◆ **WHAT THE TASK REQUIRES**
Rewrite every line in the rows below as a JSON list of strings, one string per line, leaving out blank lines.

== GIVEN DATA ==

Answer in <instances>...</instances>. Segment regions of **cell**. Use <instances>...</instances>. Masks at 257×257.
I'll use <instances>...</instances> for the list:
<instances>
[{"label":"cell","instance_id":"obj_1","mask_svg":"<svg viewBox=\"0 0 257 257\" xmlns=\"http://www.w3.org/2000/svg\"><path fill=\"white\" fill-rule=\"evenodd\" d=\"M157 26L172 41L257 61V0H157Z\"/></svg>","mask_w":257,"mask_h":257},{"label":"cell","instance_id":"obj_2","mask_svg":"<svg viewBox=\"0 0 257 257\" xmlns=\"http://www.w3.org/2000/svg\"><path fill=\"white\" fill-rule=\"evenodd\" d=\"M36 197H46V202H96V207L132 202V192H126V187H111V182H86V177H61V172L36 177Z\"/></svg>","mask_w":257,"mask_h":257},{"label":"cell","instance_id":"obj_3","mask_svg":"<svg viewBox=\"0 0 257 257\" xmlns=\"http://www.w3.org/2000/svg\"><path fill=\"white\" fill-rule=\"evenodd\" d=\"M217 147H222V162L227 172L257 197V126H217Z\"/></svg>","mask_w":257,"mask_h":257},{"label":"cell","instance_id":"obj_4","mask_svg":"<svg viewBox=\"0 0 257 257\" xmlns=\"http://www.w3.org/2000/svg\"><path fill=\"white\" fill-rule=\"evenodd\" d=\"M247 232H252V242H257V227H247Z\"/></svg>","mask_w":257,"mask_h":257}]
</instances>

===

◆ **THE RESPONSE**
[
  "Answer in <instances>...</instances>. Segment regions of **cell**. Use <instances>...</instances>. Masks at 257×257.",
  "I'll use <instances>...</instances> for the list:",
  "<instances>",
  "[{\"label\":\"cell\",\"instance_id\":\"obj_1\",\"mask_svg\":\"<svg viewBox=\\\"0 0 257 257\\\" xmlns=\\\"http://www.w3.org/2000/svg\\\"><path fill=\\\"white\\\" fill-rule=\\\"evenodd\\\" d=\\\"M157 26L172 41L257 61V0H157Z\\\"/></svg>\",\"mask_w\":257,\"mask_h\":257},{\"label\":\"cell\",\"instance_id\":\"obj_2\",\"mask_svg\":\"<svg viewBox=\\\"0 0 257 257\\\" xmlns=\\\"http://www.w3.org/2000/svg\\\"><path fill=\\\"white\\\" fill-rule=\\\"evenodd\\\" d=\\\"M36 197H46V202H96V207L132 202V192H126V187H111V182H86V177H61V172L36 177Z\\\"/></svg>\",\"mask_w\":257,\"mask_h\":257},{\"label\":\"cell\",\"instance_id\":\"obj_3\",\"mask_svg\":\"<svg viewBox=\\\"0 0 257 257\\\" xmlns=\\\"http://www.w3.org/2000/svg\\\"><path fill=\\\"white\\\" fill-rule=\\\"evenodd\\\" d=\\\"M217 147H222V162L227 172L257 197V126H217Z\\\"/></svg>\",\"mask_w\":257,\"mask_h\":257},{\"label\":\"cell\",\"instance_id\":\"obj_4\",\"mask_svg\":\"<svg viewBox=\\\"0 0 257 257\\\" xmlns=\\\"http://www.w3.org/2000/svg\\\"><path fill=\\\"white\\\" fill-rule=\\\"evenodd\\\" d=\\\"M247 232H252V242H257V227H247Z\\\"/></svg>\",\"mask_w\":257,\"mask_h\":257}]",
  "</instances>"
]